Provided entries:
[Start of Attachment]
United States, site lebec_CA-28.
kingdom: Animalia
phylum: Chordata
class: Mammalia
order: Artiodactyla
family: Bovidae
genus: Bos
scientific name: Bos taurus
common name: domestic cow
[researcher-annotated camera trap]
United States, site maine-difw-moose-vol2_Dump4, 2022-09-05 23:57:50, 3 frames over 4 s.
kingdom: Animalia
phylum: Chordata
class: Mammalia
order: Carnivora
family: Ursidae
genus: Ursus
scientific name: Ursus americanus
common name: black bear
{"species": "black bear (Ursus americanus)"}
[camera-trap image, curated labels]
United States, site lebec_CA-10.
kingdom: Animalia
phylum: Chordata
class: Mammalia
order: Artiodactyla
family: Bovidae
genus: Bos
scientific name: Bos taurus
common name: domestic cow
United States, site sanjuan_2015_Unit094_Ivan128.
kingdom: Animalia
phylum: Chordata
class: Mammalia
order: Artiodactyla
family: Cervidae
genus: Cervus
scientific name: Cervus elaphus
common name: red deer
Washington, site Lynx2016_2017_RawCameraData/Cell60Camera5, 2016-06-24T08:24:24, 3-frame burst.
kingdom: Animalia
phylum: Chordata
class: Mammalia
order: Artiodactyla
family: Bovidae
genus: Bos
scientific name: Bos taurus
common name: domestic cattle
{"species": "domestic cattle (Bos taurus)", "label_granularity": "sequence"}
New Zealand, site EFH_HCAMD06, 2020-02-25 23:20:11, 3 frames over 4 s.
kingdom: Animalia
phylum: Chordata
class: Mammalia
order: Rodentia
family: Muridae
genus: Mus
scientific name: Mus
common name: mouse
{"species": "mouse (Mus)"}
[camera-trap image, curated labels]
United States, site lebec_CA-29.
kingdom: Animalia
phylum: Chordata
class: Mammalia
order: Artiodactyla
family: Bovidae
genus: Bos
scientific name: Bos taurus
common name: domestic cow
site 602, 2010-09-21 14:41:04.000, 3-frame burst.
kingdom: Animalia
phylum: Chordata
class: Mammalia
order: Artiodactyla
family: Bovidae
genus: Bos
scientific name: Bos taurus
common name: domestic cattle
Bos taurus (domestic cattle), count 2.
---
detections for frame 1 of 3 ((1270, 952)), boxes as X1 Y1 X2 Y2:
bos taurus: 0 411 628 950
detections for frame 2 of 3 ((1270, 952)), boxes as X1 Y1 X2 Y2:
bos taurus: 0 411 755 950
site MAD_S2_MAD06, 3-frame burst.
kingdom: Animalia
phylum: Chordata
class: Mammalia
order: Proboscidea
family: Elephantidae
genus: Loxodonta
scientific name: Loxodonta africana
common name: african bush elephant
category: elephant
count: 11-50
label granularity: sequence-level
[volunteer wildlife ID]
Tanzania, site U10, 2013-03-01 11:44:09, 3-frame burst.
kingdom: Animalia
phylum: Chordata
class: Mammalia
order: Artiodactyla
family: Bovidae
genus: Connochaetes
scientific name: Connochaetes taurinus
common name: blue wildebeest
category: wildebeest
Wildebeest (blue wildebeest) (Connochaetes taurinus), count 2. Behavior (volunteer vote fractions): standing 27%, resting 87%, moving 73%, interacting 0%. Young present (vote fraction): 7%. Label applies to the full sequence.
[End of Attachment]
What is required:
The reply should be a precise retyping of all the data.

Response area:
United States, site lebec_CA-28.
kingdom: Animalia
phylum: Chordata
class: Mammalia
order: Artiodactyla
family: Bovidae
genus: Bos
scientific name: Bos taurus
common name: domestic cow
[researcher-annotated camera trap]
United States, site maine-difw-moose-vol2_Dump4, 2022-09-05 23:57:50, 3 frames over 4 s.
kingdom: Animalia
phylum: Chordata
class: Mammalia
order: Carnivora
family: Ursidae
genus: Ursus
scientific name: Ursus americanus
common name: black bear
{"species": "black bear (Ursus americanus)"}
[camera-trap image, curated labels]
United States, site lebec_CA-10.
kingdom: Animalia
phylum: Chordata
class: Mammalia
order: Artiodactyla
family: Bovidae
genus: Bos
scientific name: Bos taurus
common name: domestic cow
United States, site sanjuan_2015_Unit094_Ivan128.
kingdom: Animalia
phylum: Chordata
class: Mammalia
order: Artiodactyla
family: Cervidae
genus: Cervus
scientific name: Cervus elaphus
common name: red deer
Washington, site Lynx2016_2017_RawCameraData/Cell60Camera5, 2016-06-24T08:24:24, 3-frame burst.
kingdom: Animalia
phylum: Chordata
class: Mammalia
order: Artiodactyla
family: Bovidae
genus: Bos
scientific name: Bos taurus
common name: domestic cattle
{"species": "domestic cattle (Bos taurus)", "label_granularity": "sequence"}
New Zealand, site EFH_HCAMD06, 2020-02-25 23:20:11, 3 frames over 4 s.
kingdom: Animalia
phylum: Chordata
class: Mammalia
order: Rodentia
family: Muridae
genus: Mus
scientific name: Mus
common name: mouse
{"species": "mouse (Mus)"}
[camera-trap image, curated labels]
United States, site lebec_CA-29.
kingdom: Animalia
phylum: Chordata
class: Mammalia
order: Artiodactyla
family: Bovidae
genus: Bos
scientific name: Bos taurus
common name: domestic cow
site 602, 2010-09-21 14:41:04.000, 3-frame burst.
kingdom: Animalia
phylum: Chordata
class: Mammalia
order: Artiodactyla
family: Bovidae
genus: Bos
scientific name: Bos taurus
common name: domestic cattle
Bos taurus (domestic cattle), count 2.
---
detections for frame 1 of 3 ((1270, 952)), boxes as X1 Y1 X2 Y2:
bos taurus: 0 411 628 950
detections for frame 2 of 3 ((1270, 952)), boxes as X1 Y1 X2 Y2:
bos taurus: 0 411 755 950
site MAD_S2_MAD06, 3-frame burst.
kingdom: Animalia
phylum: Chordata
class: Mammalia
order: Proboscidea
family: Elephantidae
genus: Loxodonta
scientific name: Loxodonta africana
common name: african bush elephant
category: elephant
count: 11-50
label granularity: sequence-level
[volunteer wildlife ID]
Tanzania, site U10, 2013-03-01 11:44:09, 3-frame burst.
kingdom: Animalia
phylum: Chordata
class: Mammalia
order: Artiodactyla
family: Bovidae
genus: Connochaetes
scientific name: Connochaetes taurinus
common name: blue wildebeest
category: wildebeest
Wildebeest (blue wildebeest) (Connochaetes taurinus), count 2. Behavior (volunteer vote fractions): standing 27%, resting 87%, moving 73%, interacting 0%. Young present (vote fraction): 7%. Label applies to the full sequence.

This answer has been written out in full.